Une cérémonie d'inauguration de la ligne reliant les deux plus grandes villes de Chine, sa capitale politique et sa capitale économique, est prévue le 30 juin, selon Chine nouvelle.

Le réseau ferroviaire à grande vitesse de la Chine doit passer cette année de 8.358 kilomètres à plus de 13.000 kilomètres en 2012 et à 16.000 kilomètres en 2020.

Le projet de ligne à grande vitesse Pékin-Shanghai avait été pour la première fois proposé en 1994 et avait pris du retard avant que les travaux débutent en avril 2008.

La plupart des trains en Chine sont maintenant des produits chinois dont la technologie s'inspire largement de matériels achetés aux Français, aux Allemands et aux Japonais -- Alstom, Siemens et Kawasaki -- au terme de contrats prévoyant des transferts de technologie.

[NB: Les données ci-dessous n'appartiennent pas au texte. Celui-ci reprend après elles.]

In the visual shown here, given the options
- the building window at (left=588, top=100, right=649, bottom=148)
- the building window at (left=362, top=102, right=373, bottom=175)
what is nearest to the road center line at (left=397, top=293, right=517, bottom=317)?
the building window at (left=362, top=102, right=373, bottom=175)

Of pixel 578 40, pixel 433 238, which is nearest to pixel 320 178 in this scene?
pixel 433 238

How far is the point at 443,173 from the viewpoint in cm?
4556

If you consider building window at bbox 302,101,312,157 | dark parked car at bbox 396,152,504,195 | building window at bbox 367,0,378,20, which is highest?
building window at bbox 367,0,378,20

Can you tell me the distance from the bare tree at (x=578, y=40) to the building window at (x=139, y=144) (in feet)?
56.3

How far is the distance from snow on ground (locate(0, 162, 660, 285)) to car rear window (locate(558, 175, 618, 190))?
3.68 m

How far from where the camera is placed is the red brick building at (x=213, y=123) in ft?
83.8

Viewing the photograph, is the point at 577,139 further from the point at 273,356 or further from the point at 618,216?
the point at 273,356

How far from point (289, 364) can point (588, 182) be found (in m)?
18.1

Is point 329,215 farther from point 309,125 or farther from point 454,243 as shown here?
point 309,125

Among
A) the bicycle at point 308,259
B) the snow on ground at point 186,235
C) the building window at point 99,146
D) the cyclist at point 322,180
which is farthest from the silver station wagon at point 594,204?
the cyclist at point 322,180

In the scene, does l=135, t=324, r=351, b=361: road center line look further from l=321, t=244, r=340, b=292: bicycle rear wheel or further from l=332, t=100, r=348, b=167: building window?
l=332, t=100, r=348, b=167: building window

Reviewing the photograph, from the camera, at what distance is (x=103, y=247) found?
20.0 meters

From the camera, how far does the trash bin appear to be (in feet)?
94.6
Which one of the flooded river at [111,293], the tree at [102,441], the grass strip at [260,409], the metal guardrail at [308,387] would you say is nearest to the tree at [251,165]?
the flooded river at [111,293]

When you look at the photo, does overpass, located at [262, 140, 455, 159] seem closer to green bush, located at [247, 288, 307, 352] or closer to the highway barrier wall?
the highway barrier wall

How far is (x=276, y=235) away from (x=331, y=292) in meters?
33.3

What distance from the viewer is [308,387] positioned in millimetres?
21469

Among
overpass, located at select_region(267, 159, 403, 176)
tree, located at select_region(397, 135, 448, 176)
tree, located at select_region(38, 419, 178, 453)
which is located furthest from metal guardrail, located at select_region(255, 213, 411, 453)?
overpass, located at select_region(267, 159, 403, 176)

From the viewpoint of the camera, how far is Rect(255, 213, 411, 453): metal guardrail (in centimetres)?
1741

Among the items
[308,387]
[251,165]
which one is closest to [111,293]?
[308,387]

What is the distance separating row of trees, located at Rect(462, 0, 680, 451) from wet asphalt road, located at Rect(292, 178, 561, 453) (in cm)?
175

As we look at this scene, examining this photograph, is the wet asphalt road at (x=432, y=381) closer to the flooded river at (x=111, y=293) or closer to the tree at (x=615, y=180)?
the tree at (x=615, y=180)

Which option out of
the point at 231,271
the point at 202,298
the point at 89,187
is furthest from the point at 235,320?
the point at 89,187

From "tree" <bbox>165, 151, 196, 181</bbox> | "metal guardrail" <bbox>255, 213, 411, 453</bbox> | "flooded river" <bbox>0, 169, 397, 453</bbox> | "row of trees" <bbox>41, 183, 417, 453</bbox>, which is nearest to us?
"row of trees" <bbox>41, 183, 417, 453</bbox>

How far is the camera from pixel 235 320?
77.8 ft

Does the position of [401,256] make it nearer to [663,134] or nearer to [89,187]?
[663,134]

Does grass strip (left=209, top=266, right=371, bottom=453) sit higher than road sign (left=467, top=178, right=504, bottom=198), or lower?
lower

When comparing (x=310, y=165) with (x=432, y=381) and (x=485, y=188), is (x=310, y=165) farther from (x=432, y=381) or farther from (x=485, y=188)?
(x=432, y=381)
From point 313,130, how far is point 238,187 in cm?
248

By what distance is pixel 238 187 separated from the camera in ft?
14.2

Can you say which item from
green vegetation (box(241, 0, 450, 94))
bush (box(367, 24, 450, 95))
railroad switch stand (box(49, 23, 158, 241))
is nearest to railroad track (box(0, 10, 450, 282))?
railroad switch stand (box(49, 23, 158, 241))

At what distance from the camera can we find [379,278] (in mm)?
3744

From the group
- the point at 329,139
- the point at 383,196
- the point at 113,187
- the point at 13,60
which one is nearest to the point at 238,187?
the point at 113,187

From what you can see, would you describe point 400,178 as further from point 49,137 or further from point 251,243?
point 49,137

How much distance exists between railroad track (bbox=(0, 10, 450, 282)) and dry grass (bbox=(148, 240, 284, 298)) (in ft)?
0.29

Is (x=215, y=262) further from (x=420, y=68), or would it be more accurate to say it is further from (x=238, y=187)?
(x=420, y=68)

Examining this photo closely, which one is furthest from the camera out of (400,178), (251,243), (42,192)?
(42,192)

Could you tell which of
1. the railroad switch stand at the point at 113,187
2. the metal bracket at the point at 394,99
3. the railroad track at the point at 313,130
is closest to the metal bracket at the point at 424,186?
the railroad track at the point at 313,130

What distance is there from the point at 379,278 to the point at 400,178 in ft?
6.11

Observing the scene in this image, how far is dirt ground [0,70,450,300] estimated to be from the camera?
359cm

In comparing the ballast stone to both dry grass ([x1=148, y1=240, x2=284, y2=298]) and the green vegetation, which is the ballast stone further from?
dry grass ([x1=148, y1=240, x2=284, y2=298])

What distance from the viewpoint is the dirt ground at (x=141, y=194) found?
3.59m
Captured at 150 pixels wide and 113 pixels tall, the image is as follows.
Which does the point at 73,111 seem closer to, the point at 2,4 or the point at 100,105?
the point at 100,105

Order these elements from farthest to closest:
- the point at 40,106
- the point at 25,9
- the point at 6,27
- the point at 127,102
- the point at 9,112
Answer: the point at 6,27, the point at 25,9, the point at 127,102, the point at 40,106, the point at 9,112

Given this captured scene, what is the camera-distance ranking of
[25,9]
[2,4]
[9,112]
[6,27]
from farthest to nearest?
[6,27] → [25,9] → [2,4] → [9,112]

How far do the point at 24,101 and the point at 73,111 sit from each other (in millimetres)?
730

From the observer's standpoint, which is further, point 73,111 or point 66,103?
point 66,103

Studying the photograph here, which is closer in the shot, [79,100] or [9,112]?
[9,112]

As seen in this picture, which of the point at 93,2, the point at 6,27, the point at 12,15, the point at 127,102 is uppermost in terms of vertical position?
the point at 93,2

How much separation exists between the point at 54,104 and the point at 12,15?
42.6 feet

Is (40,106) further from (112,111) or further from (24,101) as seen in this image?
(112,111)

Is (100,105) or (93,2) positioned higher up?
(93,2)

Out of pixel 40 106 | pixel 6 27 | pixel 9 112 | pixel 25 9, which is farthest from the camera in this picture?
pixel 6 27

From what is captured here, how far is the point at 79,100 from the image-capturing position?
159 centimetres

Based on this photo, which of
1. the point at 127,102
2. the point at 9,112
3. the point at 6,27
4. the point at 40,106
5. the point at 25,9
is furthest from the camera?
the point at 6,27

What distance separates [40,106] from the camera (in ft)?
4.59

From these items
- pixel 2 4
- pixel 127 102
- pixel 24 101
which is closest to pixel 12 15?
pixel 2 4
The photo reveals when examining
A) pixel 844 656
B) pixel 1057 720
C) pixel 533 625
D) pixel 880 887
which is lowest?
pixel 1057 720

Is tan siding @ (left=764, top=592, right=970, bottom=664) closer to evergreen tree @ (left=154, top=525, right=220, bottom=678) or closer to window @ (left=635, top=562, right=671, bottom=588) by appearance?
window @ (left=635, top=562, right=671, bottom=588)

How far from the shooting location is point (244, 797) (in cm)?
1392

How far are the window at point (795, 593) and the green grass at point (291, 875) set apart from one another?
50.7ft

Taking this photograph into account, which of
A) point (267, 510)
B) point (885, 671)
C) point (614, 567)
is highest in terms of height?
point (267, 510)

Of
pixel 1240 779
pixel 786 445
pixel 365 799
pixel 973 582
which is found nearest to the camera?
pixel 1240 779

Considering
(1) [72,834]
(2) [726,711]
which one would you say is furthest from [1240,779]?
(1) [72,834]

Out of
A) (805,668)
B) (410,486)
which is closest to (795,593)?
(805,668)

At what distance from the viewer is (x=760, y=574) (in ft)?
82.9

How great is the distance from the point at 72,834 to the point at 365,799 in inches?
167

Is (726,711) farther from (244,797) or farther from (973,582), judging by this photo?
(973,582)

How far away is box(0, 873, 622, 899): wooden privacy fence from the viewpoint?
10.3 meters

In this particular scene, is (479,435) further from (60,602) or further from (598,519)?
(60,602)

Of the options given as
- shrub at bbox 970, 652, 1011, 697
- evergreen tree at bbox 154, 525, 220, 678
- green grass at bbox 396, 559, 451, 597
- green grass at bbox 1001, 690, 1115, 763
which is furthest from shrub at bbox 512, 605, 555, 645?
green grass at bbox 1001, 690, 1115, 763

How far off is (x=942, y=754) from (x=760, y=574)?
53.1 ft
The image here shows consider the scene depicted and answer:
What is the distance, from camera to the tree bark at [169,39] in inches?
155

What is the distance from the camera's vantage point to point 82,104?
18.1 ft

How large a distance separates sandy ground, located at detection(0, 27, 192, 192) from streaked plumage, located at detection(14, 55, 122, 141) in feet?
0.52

Les investissements énormes dans les trains à grande vitesse en Chine en ont fait un terrain privilégié pour la corruption.

En février, l'ancien ministre des Chemins de fer Liu Zhijun a été limogé et est accusé d'avoir reçu plus de 800 millions de yuans (86,4 millions d'euros) de pots-de-vin.

En mars, le Bureau d'audit de l'Etat avait révélé que 187 millions de yuans (20,2 millions d'euros) de fonds destinés à la construction de la ligne Pékin - Shanghai avaient été détournés par des particuliers ou des entreprises.